What you will do: Copy the records from the line containing "Cadeau Grand Père" to the line containing "تفاوت اجرت ساخت،" word for word, and leave out the pictures.

Data records:
Segment Open

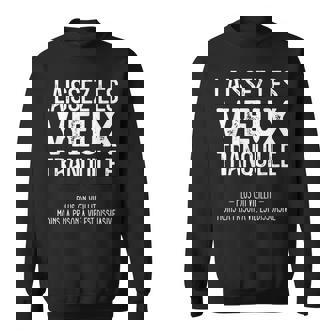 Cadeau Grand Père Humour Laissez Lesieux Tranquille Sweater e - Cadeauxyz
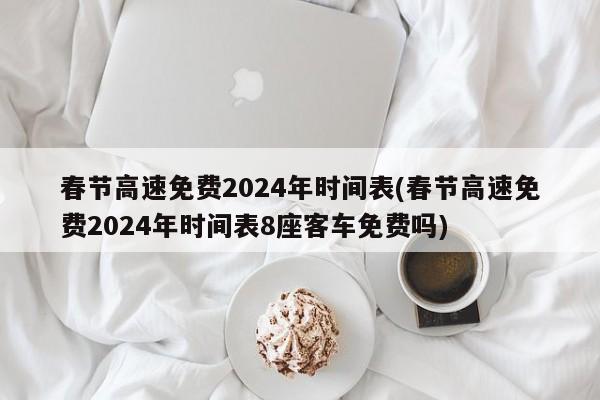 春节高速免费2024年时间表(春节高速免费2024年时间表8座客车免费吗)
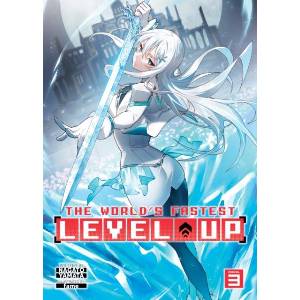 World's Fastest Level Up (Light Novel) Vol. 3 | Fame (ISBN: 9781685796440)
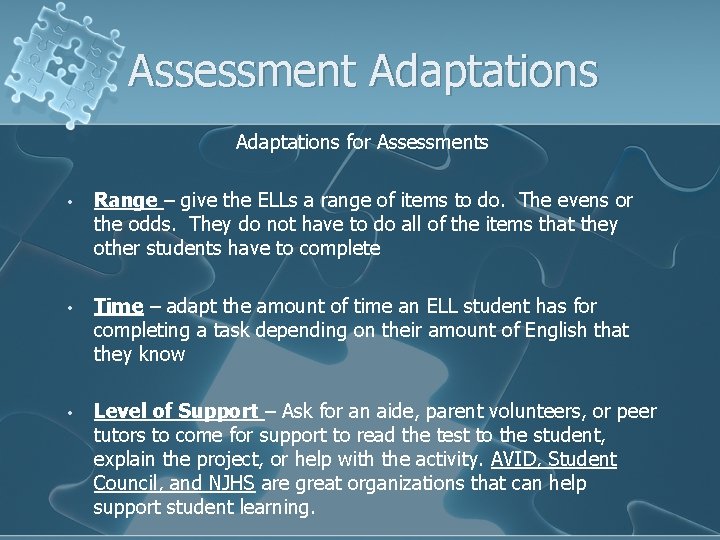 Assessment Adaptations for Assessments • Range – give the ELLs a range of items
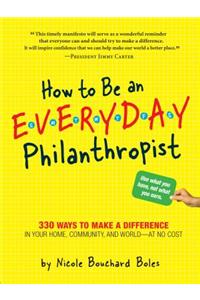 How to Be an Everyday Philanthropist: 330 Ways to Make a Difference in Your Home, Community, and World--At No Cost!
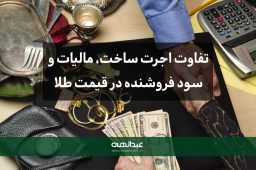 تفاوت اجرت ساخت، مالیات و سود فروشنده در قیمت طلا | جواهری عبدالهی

Segment Closed
Segment Open

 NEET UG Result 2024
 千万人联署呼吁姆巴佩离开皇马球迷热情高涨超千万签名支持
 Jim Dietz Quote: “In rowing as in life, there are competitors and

Segment Closed
Segment Open

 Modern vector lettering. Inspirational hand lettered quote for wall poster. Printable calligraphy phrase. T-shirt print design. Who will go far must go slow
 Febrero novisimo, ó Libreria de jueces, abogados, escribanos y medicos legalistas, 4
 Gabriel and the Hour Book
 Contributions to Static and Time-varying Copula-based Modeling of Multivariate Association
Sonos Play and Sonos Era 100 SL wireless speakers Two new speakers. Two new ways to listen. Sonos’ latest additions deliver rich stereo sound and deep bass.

Segment Closed

The completed task:
 Cadeau Grand Père Humour Laissez Lesieux Tranquille Sweater e - Cadeauxyz
 春节高速免费2024年时间表(春节高速免费2024年时间表8座客车免费吗)
 World's Fastest Level Up (Light Novel) Vol. 3 | Fame (ISBN: 9781685796440)
 Assessment Adaptations for Assessments • Range – give the ELLs a range of items
 How to Be an Everyday Philanthropist: 330 Ways to Make a Difference in Your Home, Community, and World--At No Cost!
 تفاوت اجرت ساخت، مالیات و سود فروشنده در قیمت طلا | جواهری عبدالهی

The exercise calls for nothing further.